Iris hesitated. She wasn’t sure how to answer. She felt like she was playing a game of chess with him, and there was no chance of her winning.

“I’ve heard plenty of stories,” she said, tracing the porcelain handle of her teacup. “From my time reporting on the front lines.”

Dacre was pensive, but it seemed he knew exactly what she implied. Had she not seen his destruction with her own eyes? Sometimes she still couldn’t sleep at night, for fear of seeing those memories again. The panic and blood of trenches under fire. The Bluff, broken after the bombings.

The silence stretched thin, uncomfortable. Iris forced herself to take a sip of tea, now lukewarm and far too sweet. She could hear the faint draw of Roman’s breath behind her.

We are trapped here, she thought, her stomach aching. We are trapped within his web, and I don’t know how to free us, Kitt.

“Why have you summoned me?” Iris asked.

“You know why, Iris.” Dacre’s lackadaisical demeanor was infuriating. And yet the tension was brewing between them, pulling taut as a rope that had almost reached its limit.

“If you want my answer from your previous query,” Iris said, “it’s no.”

“No…?”

“I will not write for you.”

“But you’ll write for Enva? That’s quite the, oh, what do you mortals call it? Roman, what word am I searching for?”

Roman was quiet, a beat too long. When he spoke, his voice was a rasp. “Hypocrisy, sir.”

“Hypocrisy,” Dacre repeated with a sharp-edged smile.

“I don’t see how that’s so,” Iris said. “We mortals have the freedom to choose who or what we worship, if we worship at all.”

“So you worship her?” His eyes narrowed, taking in Iris’s garments. The dark green shirt, the pearl buttons. Clothes that Enva had left behind for her.

Iris didn’t move. Could he sense it? That she had been with Enva through the night?
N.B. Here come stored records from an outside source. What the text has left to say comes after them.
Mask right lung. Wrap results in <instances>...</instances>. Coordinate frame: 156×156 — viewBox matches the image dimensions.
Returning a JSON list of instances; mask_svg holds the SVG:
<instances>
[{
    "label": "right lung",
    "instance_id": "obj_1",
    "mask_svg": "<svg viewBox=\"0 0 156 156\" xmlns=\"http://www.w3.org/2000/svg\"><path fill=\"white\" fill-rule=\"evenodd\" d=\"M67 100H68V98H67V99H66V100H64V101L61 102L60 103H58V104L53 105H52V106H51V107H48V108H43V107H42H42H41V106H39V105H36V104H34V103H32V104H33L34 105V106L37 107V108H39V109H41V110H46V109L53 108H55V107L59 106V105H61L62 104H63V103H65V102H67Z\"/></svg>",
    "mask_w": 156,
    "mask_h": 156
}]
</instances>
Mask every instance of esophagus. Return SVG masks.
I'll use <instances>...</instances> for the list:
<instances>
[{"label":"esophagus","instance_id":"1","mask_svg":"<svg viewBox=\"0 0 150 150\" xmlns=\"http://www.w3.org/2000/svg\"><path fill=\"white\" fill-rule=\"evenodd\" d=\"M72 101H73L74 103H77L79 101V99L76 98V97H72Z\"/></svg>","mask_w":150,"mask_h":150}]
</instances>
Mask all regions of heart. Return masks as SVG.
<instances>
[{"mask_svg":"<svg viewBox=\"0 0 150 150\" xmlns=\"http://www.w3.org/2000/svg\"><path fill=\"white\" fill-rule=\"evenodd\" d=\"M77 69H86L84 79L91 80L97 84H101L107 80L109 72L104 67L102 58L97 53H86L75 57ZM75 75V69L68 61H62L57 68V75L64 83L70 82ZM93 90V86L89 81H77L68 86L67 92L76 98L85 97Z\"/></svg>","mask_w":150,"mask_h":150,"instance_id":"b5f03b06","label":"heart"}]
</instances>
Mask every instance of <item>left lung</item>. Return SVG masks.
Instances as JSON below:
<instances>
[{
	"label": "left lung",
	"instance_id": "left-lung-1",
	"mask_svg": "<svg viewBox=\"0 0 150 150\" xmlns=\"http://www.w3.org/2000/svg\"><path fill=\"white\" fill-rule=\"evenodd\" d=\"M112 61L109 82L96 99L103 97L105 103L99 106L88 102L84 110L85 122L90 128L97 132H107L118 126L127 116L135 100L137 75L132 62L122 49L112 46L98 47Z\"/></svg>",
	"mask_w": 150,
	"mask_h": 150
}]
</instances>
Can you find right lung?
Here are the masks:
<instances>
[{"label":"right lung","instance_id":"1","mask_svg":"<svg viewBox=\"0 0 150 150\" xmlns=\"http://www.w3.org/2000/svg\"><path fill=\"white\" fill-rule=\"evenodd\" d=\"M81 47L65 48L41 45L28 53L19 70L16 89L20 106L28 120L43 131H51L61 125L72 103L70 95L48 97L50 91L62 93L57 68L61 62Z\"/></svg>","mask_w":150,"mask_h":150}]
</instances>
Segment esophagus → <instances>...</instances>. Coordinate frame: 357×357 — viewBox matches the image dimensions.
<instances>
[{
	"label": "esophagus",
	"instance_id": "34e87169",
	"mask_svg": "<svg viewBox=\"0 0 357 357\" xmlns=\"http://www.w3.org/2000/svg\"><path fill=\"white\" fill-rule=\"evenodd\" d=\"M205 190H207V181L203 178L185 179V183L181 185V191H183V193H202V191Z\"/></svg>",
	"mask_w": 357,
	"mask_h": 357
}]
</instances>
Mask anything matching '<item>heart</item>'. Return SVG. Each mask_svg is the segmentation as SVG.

“What do you know of the divines?” Dacre said, his gaze returning to hers. Even then, Iris could hardly breathe. “Do you know that all of us, even the Skywards—Enva’s self-righteous kin—seek our own gains? We are selfish by nature. We will do anything, even kill our own children, our siblings, our spouses to survive. Why do you think so few of us remain after there had once been hundreds of us, above and below?”